Compaq’s cluster-in-a-box ensures uptime

If your branch offices are calling out for ensured server uptime, you might want to take a look at Compaq Computer Corp.’s cluster-in-a-box server.

The CL1850 is positioned to be a midlevel, high-availability server for use in remote sites and branch offices where containing downtime is critical, but expensive horsepower and disk capacity aren’t warranted. This product is a cluster-in-a-box, the first in this class of servers that we have evaluated. It ships with two redundant servers, two RAID controllers, a built-in keyboard, a KVM switch and a shared drive array. All components reside in a single 10-rack enclosure.

Compaq only supported Windows NT 4.0 on the CL1850 at the time we did our testing, so we limited our tests to that operating system. Also installed on the server was Microsoft Corp.’s Clustering Services (MSCS). This installation was not easy and required intervention by Compaq support staff, but once everything was installed, the server ran without any noticeable problems.
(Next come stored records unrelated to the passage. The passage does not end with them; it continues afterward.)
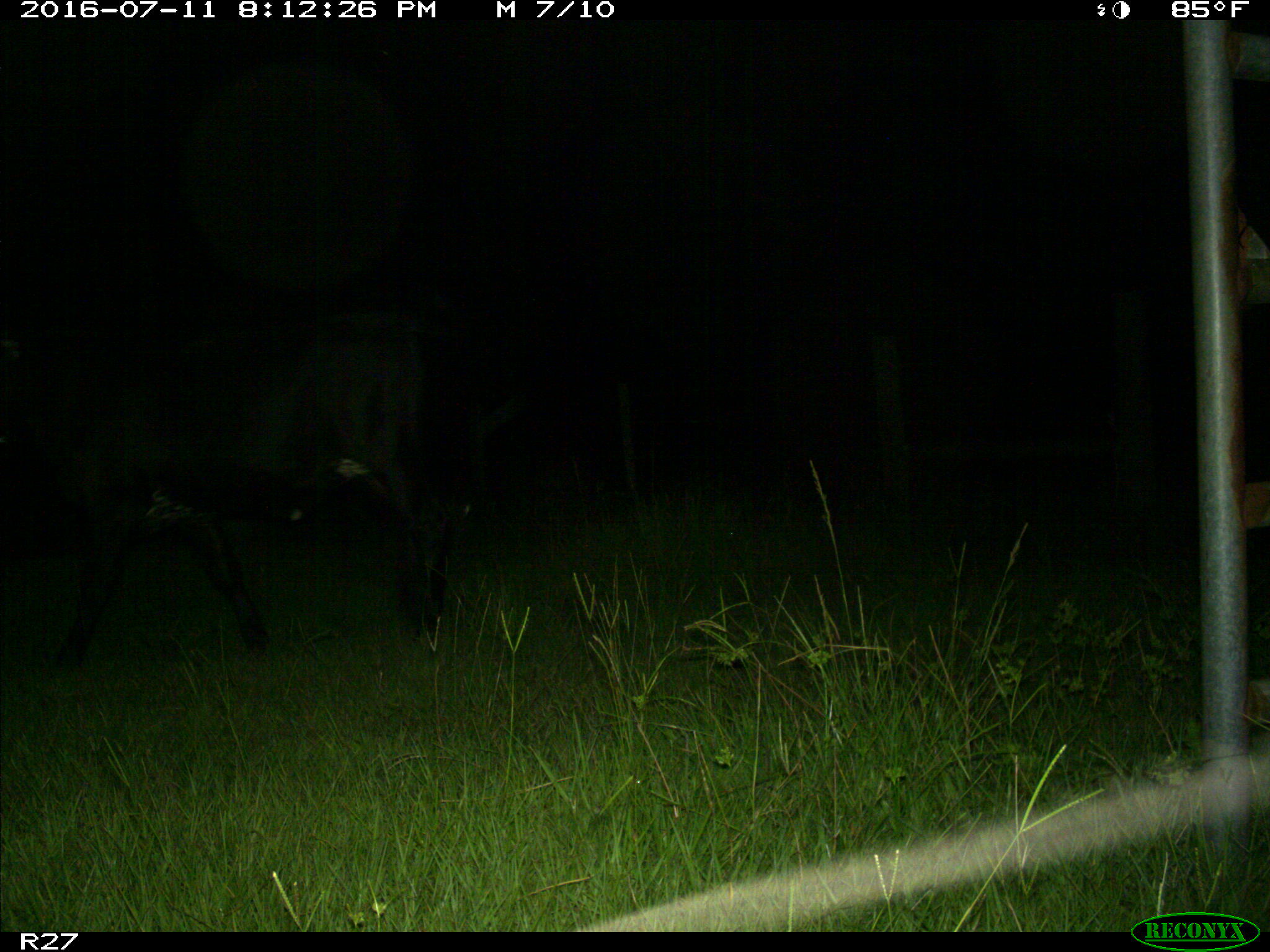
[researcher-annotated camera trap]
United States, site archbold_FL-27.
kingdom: Animalia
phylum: Chordata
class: Mammalia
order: Artiodactyla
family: Bovidae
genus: Bos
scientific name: Bos taurus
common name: domestic cow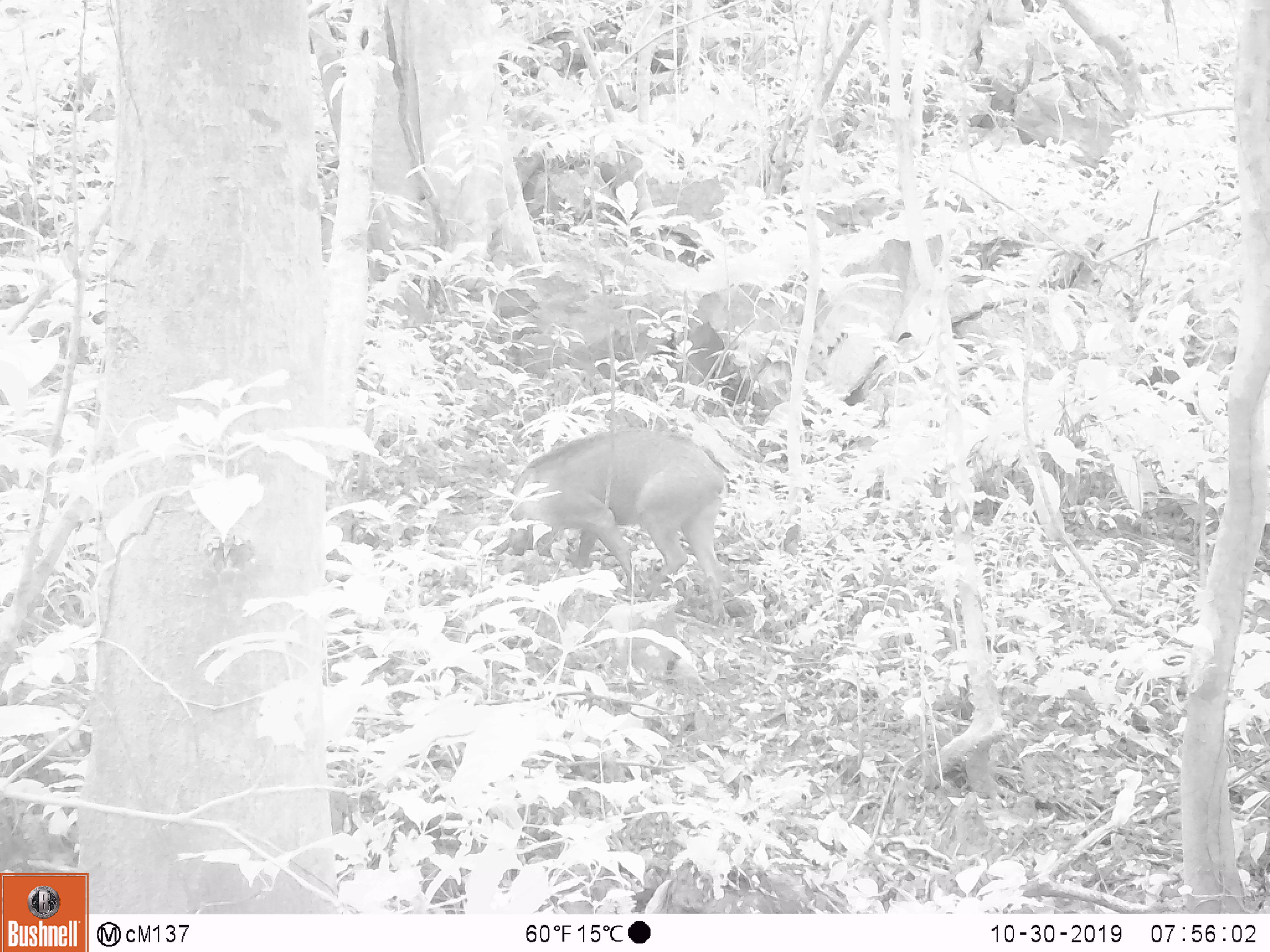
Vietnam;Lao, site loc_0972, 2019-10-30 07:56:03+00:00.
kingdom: Animalia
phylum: Chordata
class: Mammalia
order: Artiodactyla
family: Suidae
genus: Sus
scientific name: Sus scrofa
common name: eurasian wild pig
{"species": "eurasian wild pig (Sus scrofa)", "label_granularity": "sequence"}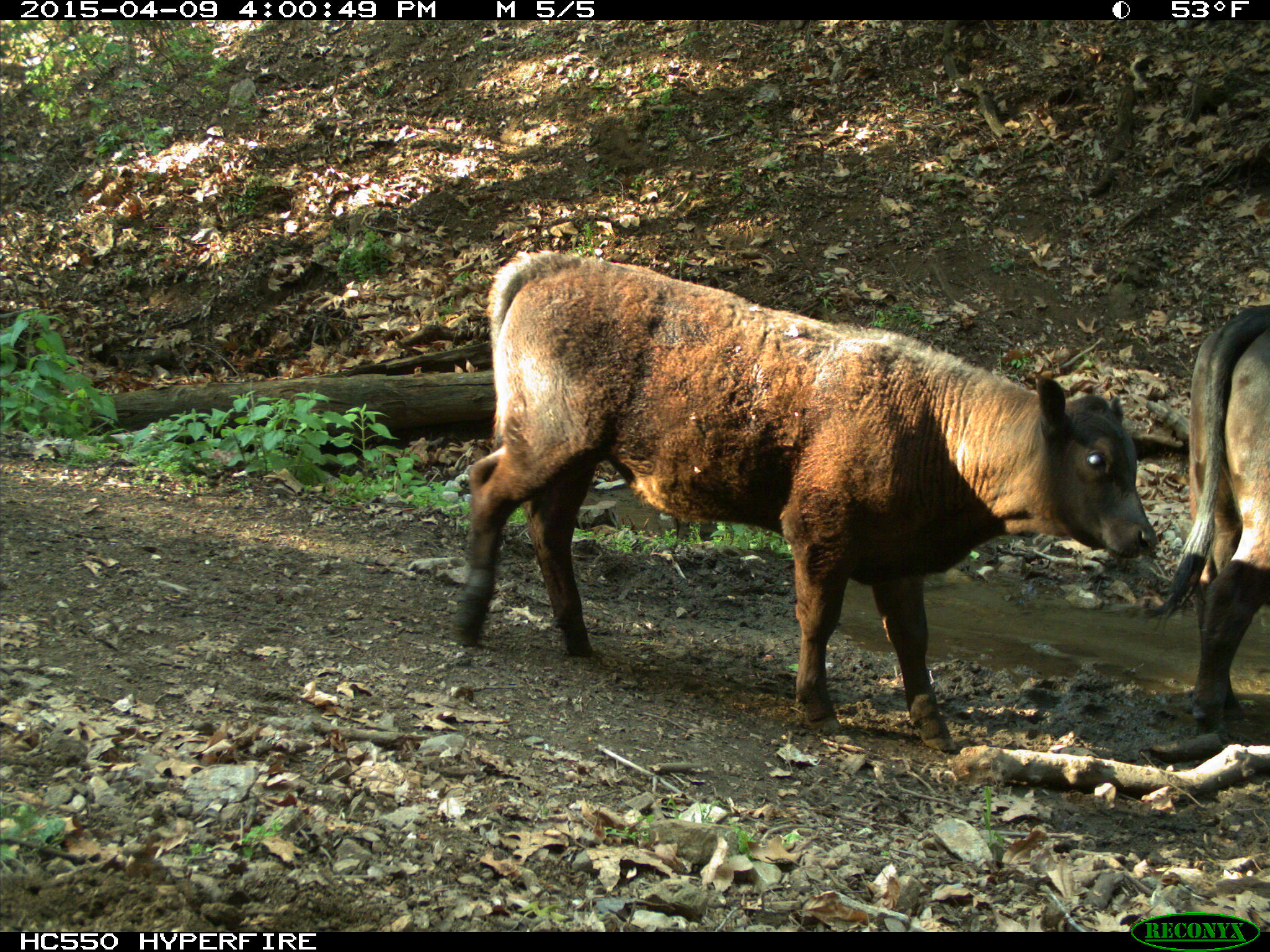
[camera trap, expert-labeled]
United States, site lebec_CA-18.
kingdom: Animalia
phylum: Chordata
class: Mammalia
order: Artiodactyla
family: Bovidae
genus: Bos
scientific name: Bos taurus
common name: domestic cow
Bos taurus (domestic cow).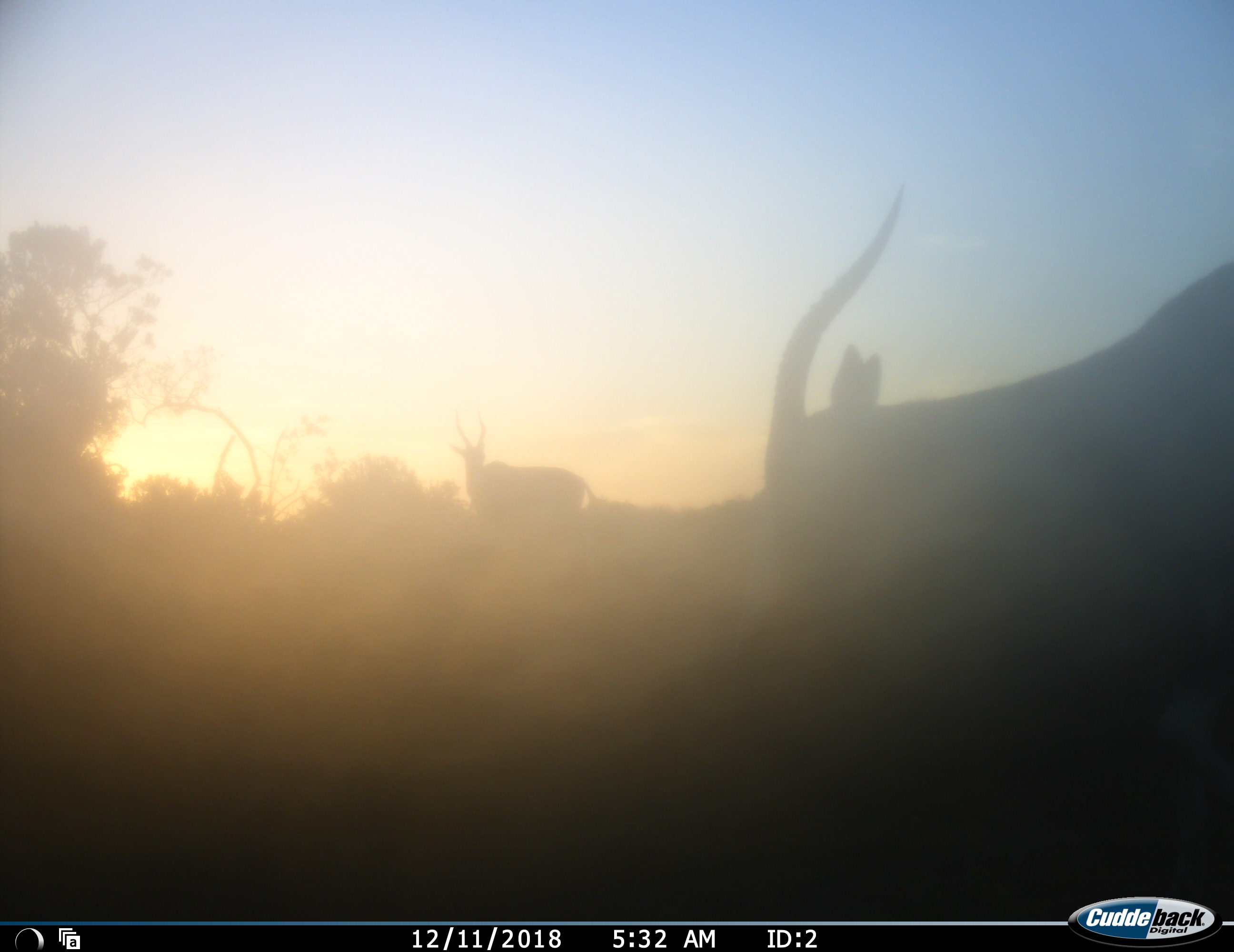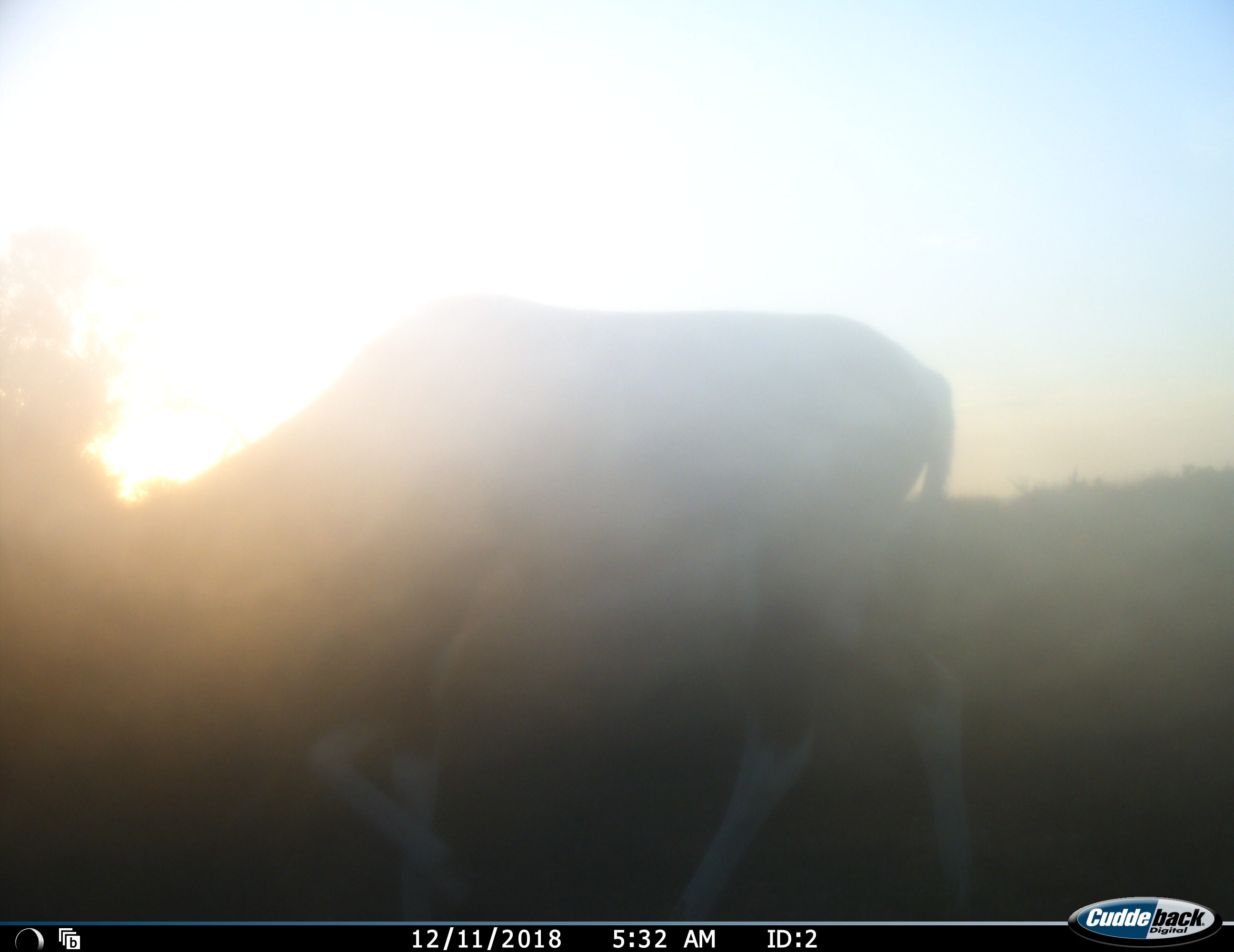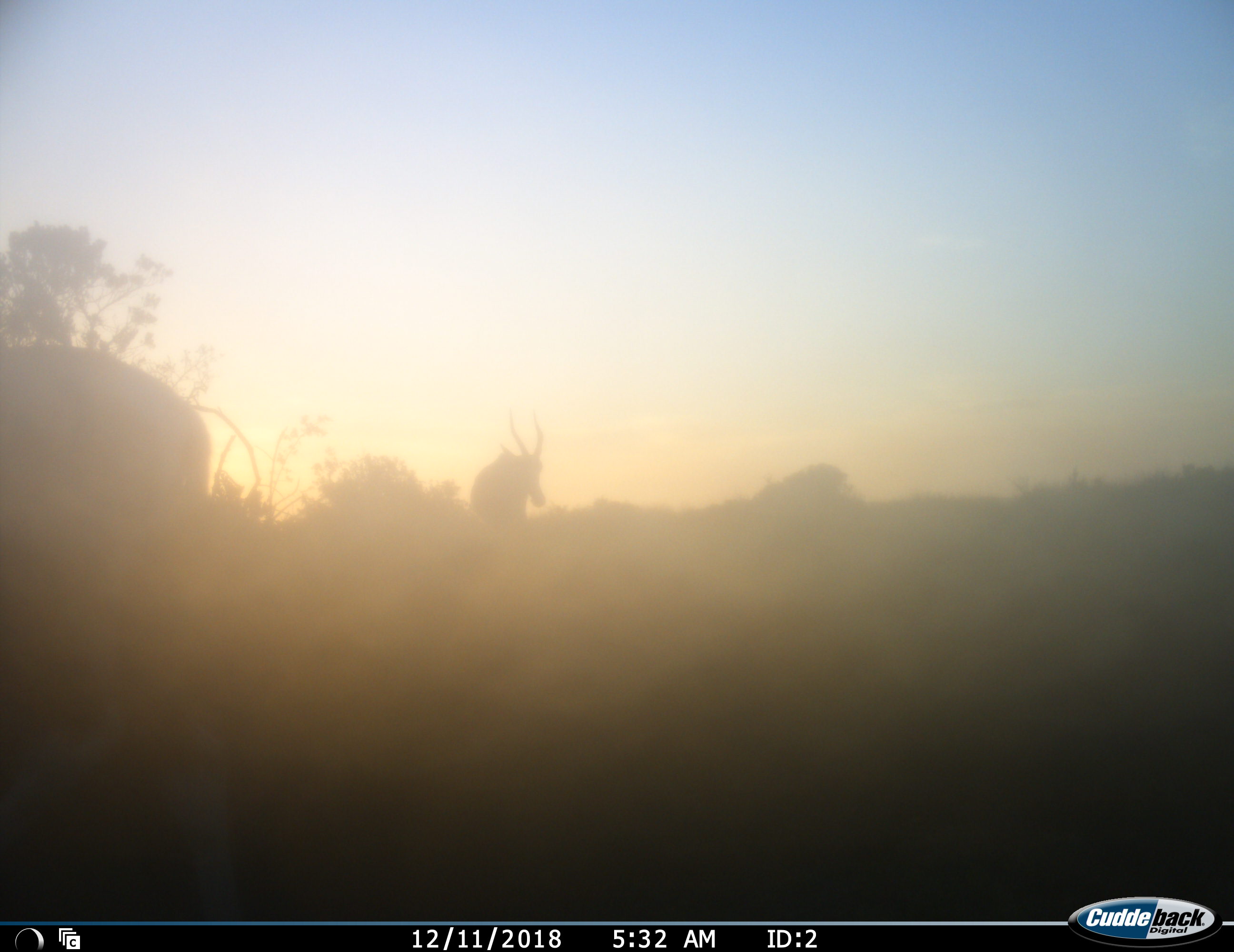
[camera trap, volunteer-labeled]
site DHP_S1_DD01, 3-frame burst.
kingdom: Animalia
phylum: Chordata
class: Mammalia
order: Artiodactyla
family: Bovidae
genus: Damaliscus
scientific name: Damaliscus pygargus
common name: bontebok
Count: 2.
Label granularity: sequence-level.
The CL1850 has two redundant servers – which Compaq calls nodes – in the master enclosure. A node can be easily removed by pushing two metal retaining tabs and sliding the unit out from the front after disconnecting the Ethernet connections, KVM connections, drive connections and power source from the rear of the unit. A nice improvement would be having these connections made internally so that removing the node would make the disconnections as well. The unit comes in either a stand-alone tower configuration or a 19-inch rack configuration. We tested the stand-alone version.

Our unit came with one gigabyte of RAM, two Pentium III 550MHz processors with 512K of L2 cache, three Ethernet network interface cards (NIC), two RAID controllers and 16 9.1gigabyte drives. Eight of the drives were loaded in an external Compaq 4214T array enclosure in a tower configuration.

Two of the Ethernet NICs were used for network connections outside the cluster, and the third was used for connection between the two nodes. This connection provided each node with information on the state of the other node. When the primary node is no longer operational, the back-up node detects the change and becomes the primary node. The CL1850 is a failover cluster, not a load-balancing cluster.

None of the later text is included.